Are BP and the Coast Guard attempting to keep journalists from learning the worst about the Gulf oil spill? It certainly seemed that way yesterday when a vessel of Coast Guard officials and BP contractors threatened to arrest a crew from CBS News if they didn't turn back from their investigation of an oil-covered beach in South Pass, Louisiana. So why did this happen? The same heavy oil-filled shoreline has already been observed by Governor Bobby Jindal, after all.

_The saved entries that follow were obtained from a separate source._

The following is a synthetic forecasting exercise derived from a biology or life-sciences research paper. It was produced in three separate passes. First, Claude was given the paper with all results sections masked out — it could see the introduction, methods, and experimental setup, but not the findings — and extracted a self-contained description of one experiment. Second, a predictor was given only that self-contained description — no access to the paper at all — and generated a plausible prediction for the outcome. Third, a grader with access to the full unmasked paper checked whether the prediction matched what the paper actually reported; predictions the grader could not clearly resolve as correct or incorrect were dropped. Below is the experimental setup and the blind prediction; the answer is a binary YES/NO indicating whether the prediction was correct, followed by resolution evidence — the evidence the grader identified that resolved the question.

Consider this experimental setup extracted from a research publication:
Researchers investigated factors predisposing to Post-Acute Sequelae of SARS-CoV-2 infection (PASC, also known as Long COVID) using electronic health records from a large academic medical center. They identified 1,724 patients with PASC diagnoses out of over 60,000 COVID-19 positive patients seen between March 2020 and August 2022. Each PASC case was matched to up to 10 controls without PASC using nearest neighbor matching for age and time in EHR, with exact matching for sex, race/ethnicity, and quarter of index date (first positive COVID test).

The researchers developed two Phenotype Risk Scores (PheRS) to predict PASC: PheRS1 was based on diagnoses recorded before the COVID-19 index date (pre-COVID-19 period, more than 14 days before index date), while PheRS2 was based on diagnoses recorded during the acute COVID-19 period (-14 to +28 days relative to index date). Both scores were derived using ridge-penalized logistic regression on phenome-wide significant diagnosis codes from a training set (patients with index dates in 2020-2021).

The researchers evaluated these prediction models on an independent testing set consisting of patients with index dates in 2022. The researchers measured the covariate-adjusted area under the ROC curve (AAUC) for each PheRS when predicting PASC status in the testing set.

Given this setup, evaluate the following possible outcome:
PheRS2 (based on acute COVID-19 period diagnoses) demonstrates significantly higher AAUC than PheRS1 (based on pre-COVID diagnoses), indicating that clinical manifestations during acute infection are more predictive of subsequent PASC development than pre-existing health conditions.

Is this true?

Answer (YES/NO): NO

"The incident isn't reflective of policy for media access to the spill site or spill mitigation efforts," Lieutenant Commander Chris O'Neill, the Chief of Media Relations for the U.S. Coast Guard, tells FastCompany.com. "We've reiterated our policy to the field." O'Neill says that the Coast Guard has worked aggressively to embed media, but "every once in a while someone misinterprets guidance."
O'Neill speculates that the misinterpretation may stem from an incident earlier in the week where a media crew in the South Pass area was asked to depart either because they were interfering with response operations or there were safety concerns. Fair enough, but we still have to wonder if the BP contractors deliberately violated the Coast Guard's policies--especially because a contractor onboard the boat told the CBS crew, "These are BP's rules. These are not our rules." And while O'Neill tells us that this was an isolated incident, there have been other unconfirmed reports of reporters being blocked from spill sites. Safety concerns aside, limiting just who can report this or blocking access to the story could have a chilling effect on solving this problem.
We've submitted a request to the Coast Guard to speak to the members on board the vessel that turned away the CBS crew. We've asked for as prompt a response as possible, but we were also told the Coast Guard crew in question was still out in the field. Stay tuned.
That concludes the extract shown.